▸ **Übungsaufgaben**:
(a) Welche Grafikkarte hat das bestellte System laut dem Forumsausschnitt zur Dell-Bestellung?
(b) Setze den Forumsausschnitt zur Dell-Bestellung nach seiner letzten Zeile fort.

▸ **Textauszug**:
+ + +
Danke. Von dem gedanken FullHD und max.Details habe ich mich verabschiedet,
Und mein budget hat sich auch verkleinert. 
Habe mir jetzt ein XPS System von Dell bestellt.  Hier mal die Config:

Prozessor
 *Intel® Core™ i7-2670QM Prozessor der zweiten Generation (mit 2,20 GHz bzw. bis zu 3,10 GHz mit Turbo Boost)*
 Arbeitsspeicher
 *6.144 MB (1 x 2 GB, 1 x 4 GB), 1.333 MHz DDR3-SDRAM, Dual-Channel*
 Tastatur
 *Backlit Tastatur - Deutsch (Qwertz)*
 Grafikkarte
 *3GB NVIDIA® GeForce®  GT 555M Grafikkarte - 3D Capable*
 Festplatte
 *750-GB-Serial ATA-Festplatte (7.200 1/min)*
 Betriebssystem
 *Original Windows® 7 Home Premium, 64bit, Deutsch*
 Optisches Laufwerk
 *DVD+/-RW-Laufwerk (DVD, CD lesen und schreiben)*
 Wireless-Netzwerkanbindung
 *Intel® Centrino® Wireless-N 1000 – Europa*
 Kabel
 *Netzkabel, 250 Volt – Europa*
 Lieferdokumente
 *German Documentation*
 Gedis Bundle Reference
 *N11X7M07*
 Service
 *Standardservice – 1 Jahr Collect & Return Service mit Problembehebung innerhalb von 10 Arbeitstagen enthalten*
 Extended Service
 *1 Jahr Hardware-Support am nächsten Arbeitstag*
 Integrated Mobile Broadband
 *Mobiles Breitband nicht inklusive*
 Order Information
 *XPS L702x Bestellung – Deutschland*
 Primary Battery
 *Lithium-Ionen-Akku mit 9 Zellen und 90 Wh*
 Taschen
 *Ohne Notebooktasche*
 Dell System Media Kit
 *XPS L702x Ressourcen-DVD*
 Farben
 *Silber, Abdeckung aus eloxiertem Aluminium*
 Accidental Damage Support
 *Kein Support bei Unfallschäden*
 Online Backup
 *DataSafe Online Backup 2GB – Lizenz für 1 Jahr*
 TV Tuner and Remote Control
 *TvTuner nicht enthalten*
 LCD
 *44 cm (17.3") FHD 3D WLED True-Life (1920x1080) 1080p mit 2.0 Mega Pixel integriertes Webcam mit 3D-Brille*
 DataSafe
 *Datasafe Local 2.0 Basic*
 Microsoft-Software
 *Microsoft® Office Starter  2010 enthält Word und Excel Versionen mit reduzierter Funktionalität  und Werbung. Kein PowerPoint oder Outlook*
 Schützen Sie Ihren neuen PC
 *McAfee® SecurityCentre - Schutz für 15 Monate*
 Power Supply
 *150-Watt-Netzadapter*
 Operating System Recovery Options
 *Betriebssystemmedien MUI Windows® 7 Home Premium (64 BIT) Ressourcen-DVD*

Dell Preis Ca 1700  mit Rabatten für ca, 1000


----------



## hysterix (29. Januar 2012)
+ + +
▸ **Auszüge der Einträge**:
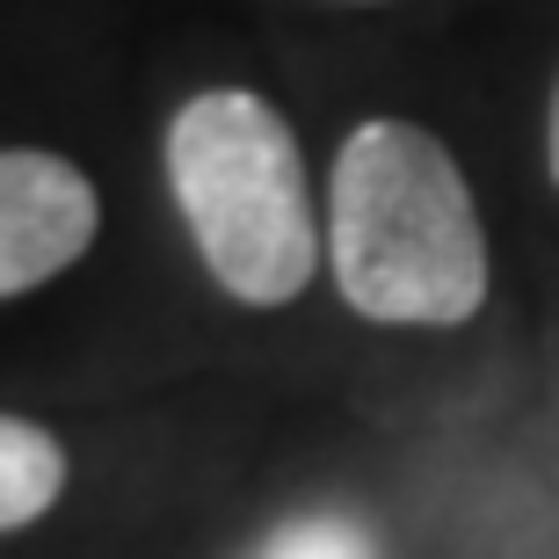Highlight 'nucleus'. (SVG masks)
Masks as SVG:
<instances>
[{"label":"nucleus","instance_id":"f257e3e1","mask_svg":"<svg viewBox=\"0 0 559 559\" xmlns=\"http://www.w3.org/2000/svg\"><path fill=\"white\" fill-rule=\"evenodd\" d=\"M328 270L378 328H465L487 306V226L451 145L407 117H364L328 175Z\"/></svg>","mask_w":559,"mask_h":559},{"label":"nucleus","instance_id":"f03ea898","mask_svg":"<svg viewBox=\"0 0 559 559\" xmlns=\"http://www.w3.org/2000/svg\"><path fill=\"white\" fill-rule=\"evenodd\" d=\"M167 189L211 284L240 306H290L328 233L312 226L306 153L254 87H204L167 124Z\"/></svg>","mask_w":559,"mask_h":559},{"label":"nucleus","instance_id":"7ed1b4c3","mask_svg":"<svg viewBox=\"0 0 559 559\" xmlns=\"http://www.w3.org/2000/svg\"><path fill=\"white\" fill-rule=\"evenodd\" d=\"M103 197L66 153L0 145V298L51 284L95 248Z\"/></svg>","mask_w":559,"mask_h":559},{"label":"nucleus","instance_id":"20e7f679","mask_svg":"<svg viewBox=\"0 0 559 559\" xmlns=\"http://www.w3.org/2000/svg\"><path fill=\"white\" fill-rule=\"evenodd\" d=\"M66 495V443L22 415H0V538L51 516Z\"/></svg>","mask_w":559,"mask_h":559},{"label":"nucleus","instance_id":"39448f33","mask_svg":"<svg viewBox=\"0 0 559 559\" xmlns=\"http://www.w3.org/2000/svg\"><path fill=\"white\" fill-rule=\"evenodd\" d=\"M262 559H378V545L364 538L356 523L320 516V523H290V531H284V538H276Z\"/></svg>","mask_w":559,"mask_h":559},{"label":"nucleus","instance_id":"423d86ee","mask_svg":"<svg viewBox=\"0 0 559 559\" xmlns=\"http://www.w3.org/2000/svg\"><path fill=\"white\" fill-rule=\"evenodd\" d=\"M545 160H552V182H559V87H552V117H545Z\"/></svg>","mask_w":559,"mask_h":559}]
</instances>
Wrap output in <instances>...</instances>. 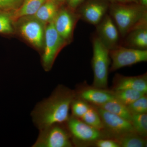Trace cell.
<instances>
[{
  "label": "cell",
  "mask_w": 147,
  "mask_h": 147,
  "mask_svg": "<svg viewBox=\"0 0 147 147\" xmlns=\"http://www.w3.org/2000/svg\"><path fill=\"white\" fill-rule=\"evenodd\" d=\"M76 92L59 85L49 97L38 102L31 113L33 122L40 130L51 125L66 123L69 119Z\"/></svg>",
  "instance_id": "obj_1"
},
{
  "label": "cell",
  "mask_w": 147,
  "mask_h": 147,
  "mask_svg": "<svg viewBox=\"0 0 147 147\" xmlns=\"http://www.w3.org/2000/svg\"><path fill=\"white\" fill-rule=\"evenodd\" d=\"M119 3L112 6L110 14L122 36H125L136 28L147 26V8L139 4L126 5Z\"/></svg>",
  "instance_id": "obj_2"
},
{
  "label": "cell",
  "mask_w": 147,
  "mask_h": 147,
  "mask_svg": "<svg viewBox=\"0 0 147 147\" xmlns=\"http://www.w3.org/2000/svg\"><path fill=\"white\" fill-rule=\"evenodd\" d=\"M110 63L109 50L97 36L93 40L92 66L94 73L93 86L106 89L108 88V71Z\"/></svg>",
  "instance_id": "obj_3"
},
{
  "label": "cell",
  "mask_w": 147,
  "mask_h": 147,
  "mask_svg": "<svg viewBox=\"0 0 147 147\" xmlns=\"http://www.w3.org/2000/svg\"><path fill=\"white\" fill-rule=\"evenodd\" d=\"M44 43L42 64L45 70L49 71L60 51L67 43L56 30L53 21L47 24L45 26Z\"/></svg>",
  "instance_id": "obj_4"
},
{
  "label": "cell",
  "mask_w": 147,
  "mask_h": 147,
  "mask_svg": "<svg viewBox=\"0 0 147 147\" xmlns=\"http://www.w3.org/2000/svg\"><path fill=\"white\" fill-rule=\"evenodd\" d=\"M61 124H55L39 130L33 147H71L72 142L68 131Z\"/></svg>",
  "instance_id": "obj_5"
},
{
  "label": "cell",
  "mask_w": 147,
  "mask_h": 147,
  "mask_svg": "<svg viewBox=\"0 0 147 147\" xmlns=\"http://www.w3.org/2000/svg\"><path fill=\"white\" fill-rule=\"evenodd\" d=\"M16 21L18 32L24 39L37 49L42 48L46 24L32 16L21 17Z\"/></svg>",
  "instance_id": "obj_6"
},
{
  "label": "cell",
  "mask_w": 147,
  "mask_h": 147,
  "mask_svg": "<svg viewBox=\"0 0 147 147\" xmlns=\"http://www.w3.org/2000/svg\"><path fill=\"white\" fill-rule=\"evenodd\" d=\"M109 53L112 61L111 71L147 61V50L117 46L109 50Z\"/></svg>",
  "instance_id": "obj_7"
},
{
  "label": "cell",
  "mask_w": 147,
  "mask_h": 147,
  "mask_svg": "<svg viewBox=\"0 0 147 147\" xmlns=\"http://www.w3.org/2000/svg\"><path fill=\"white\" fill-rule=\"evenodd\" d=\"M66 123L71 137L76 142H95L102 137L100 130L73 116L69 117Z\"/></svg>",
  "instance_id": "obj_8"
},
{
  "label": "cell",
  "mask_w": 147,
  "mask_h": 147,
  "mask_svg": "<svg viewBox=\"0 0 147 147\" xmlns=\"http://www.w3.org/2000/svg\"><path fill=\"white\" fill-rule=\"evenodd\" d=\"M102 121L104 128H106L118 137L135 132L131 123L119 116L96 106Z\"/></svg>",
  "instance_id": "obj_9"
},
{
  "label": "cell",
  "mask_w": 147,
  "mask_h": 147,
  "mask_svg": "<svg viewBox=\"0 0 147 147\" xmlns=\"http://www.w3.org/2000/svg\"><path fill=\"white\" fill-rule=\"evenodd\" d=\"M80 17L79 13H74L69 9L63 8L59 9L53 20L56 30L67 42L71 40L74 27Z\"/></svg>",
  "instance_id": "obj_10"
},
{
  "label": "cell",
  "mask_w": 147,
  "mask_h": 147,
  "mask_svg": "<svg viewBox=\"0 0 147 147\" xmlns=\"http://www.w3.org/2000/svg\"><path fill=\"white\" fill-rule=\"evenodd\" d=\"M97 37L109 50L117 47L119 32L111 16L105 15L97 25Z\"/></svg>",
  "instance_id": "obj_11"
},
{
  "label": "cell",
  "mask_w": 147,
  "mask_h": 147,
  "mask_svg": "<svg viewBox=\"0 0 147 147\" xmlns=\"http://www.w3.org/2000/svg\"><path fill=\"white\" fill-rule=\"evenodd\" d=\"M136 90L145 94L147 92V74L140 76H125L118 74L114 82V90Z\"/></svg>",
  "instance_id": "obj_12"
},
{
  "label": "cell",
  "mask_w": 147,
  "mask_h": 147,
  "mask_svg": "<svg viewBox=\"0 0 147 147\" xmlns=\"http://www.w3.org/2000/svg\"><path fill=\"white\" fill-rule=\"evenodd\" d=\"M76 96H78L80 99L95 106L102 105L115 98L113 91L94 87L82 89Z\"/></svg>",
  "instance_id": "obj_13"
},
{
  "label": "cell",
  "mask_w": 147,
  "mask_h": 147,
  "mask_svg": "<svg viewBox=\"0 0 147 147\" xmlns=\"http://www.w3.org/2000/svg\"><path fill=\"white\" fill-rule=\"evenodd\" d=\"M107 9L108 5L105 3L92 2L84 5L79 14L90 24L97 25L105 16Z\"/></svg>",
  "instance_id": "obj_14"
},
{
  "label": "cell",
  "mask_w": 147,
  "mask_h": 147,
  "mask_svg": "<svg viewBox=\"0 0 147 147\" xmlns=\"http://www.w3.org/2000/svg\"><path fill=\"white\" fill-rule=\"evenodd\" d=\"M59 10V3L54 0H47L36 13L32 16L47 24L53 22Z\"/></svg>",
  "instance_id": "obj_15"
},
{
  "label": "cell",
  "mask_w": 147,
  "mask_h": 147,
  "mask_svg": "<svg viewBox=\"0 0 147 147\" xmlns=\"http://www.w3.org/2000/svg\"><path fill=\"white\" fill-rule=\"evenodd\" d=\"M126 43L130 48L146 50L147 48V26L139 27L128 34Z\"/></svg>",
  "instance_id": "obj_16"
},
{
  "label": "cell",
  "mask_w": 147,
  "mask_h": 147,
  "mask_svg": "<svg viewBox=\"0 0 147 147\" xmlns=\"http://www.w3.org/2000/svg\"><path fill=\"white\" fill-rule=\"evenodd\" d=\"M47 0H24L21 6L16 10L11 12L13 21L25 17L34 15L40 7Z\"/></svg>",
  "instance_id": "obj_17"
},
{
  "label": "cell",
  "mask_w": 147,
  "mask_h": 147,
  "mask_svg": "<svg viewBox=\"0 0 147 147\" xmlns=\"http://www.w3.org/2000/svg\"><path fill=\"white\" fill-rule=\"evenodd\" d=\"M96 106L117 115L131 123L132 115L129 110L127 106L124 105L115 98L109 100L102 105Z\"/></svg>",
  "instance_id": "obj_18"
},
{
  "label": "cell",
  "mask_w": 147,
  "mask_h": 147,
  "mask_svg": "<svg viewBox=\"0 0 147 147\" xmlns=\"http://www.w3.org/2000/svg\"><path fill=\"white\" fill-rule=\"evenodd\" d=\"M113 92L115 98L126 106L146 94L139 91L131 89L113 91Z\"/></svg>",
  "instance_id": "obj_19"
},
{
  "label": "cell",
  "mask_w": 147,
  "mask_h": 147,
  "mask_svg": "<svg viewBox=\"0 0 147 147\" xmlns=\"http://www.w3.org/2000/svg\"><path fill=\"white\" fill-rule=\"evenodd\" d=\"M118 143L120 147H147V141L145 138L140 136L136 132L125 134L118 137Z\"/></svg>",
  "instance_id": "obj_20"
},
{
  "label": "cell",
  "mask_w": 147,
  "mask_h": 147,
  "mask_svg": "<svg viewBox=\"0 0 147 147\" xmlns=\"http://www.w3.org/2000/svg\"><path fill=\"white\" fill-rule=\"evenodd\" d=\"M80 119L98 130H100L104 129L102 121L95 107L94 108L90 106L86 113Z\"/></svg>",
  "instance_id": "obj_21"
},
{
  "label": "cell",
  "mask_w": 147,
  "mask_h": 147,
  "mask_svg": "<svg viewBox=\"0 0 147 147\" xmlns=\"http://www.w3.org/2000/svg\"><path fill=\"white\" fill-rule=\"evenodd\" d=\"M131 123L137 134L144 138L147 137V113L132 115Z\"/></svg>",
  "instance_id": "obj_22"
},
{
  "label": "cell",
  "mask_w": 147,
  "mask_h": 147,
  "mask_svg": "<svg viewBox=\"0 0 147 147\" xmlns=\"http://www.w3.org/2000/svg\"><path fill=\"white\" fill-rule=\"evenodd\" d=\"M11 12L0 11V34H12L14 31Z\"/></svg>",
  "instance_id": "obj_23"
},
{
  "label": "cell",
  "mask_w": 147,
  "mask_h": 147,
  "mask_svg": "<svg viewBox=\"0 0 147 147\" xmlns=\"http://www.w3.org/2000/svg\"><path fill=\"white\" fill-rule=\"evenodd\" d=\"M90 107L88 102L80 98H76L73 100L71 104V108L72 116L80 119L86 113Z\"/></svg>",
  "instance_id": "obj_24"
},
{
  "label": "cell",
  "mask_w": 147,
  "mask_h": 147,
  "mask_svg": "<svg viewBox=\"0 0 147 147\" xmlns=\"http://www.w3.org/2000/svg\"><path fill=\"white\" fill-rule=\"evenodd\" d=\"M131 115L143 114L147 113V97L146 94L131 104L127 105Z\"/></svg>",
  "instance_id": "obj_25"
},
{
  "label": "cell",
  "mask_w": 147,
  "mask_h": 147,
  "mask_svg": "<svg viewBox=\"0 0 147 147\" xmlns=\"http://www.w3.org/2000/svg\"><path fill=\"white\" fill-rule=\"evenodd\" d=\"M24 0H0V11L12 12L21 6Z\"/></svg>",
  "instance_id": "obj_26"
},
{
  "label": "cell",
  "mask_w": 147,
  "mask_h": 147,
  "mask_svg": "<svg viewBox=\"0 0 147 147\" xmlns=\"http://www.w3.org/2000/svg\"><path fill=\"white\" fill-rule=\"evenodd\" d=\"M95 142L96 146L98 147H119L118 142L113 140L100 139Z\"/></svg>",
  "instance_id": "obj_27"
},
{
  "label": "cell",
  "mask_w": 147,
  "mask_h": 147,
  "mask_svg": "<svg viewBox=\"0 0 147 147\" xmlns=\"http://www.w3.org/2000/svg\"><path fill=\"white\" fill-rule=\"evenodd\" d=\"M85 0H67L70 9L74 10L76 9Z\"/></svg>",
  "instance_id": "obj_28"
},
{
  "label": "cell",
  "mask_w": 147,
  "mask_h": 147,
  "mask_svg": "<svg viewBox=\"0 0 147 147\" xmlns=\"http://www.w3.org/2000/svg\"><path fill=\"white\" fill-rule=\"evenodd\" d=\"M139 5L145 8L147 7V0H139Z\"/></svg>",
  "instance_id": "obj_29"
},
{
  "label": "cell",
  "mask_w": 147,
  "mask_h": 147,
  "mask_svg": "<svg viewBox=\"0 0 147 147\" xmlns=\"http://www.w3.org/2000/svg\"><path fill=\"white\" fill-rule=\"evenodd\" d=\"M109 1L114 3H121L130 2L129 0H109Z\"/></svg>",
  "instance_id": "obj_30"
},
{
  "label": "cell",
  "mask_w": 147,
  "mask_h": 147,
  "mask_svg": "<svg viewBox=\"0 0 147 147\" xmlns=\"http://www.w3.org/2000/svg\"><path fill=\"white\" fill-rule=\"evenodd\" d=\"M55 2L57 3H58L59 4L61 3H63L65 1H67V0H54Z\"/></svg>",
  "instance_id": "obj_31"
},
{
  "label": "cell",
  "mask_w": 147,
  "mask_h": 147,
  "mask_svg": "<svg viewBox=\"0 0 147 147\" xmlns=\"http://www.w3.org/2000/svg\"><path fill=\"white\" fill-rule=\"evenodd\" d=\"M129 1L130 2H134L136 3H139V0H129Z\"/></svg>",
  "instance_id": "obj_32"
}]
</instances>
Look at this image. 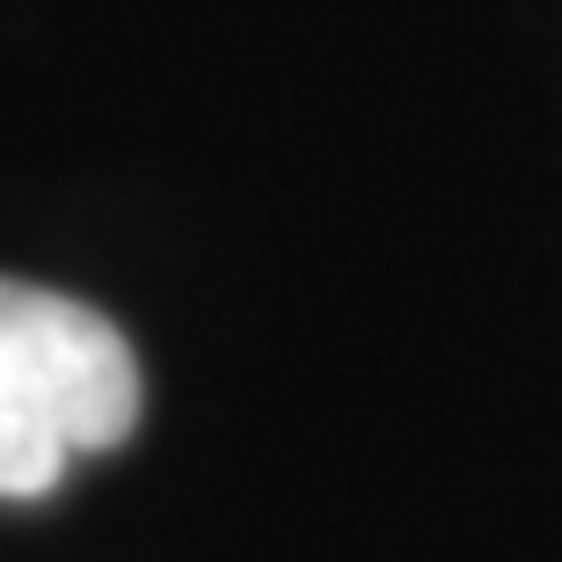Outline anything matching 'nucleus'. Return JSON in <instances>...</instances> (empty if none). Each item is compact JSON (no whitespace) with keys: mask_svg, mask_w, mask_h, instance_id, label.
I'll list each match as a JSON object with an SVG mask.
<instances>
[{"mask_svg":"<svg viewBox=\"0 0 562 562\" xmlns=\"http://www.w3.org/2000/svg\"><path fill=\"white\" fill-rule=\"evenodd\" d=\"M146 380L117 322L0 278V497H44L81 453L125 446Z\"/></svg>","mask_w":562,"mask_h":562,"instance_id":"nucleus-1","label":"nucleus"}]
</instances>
+ + +
▸ **Lösungen der Aufgaben**:
(a) Eine 3GB NVIDIA® GeForce® GT 555M Grafikkarte (3D Capable).

(b)
Also Max Details sind definitv nicht möglich denn im Vergleich zu ner Desktop Karte kann man die GTX570m mit einer GTX550 / GTX460 vergleichen und die schaffen auch keine max Details. FHD is kein Problem spiele selber BF3 in FHD.
Selbst meine Desktop GTX570 schafft keine MAX Detaills und FHD.
Zudem was willst du mit ner Notebook Graka mit 3 GB Speicher??? Die brauch man vieleicht bei Desktops wenn man richtig hohe Auflösugen fahren will. Selbst 1,5 GB is im grunde nicht Nutzbar.


Das wäre mein Tip für dich,denn die GT555 is nu auch nicht die stärkste.
http://www.mediamarkt.de/mcs/catent...70QM-12GB-640GB-GTX5,48353,286834,249001.html


Eol_Ruin schrieb:


> Das ist ja eine gute Config.
> ABER:
> Das was du willst - zittiere
> bekommst du damit auf keinen Fall hin.
> ...


----------



## AndreasSchulze (29. Januar 2012)

zu spät. der DELL ist Bestellt.

Danke aber trotzdem.

MfG Andreas


----------



## Eol_Ruin (29. Januar 2012)

AndreasSchulze schrieb:


> Danke. Von dem gedanken FullHD und max.Details habe ich mich verabschiedet,
> Und mein budget hat sich auch verkleinert.
> Habe mir jetzt ein XPS System von Dell bestellt.  Hier mal die Config:
> 
> ...




Das ist aber SEHR TEUER für nen Lappi mit GT555M


----------



## Herbboy (29. Januar 2012)

Für einen mit ner 555m und Quadcore ist der Preis aber nicht sehr teuer. Da bist Du ab 900€ dabei.


----------



## hysterix (29. Januar 2012)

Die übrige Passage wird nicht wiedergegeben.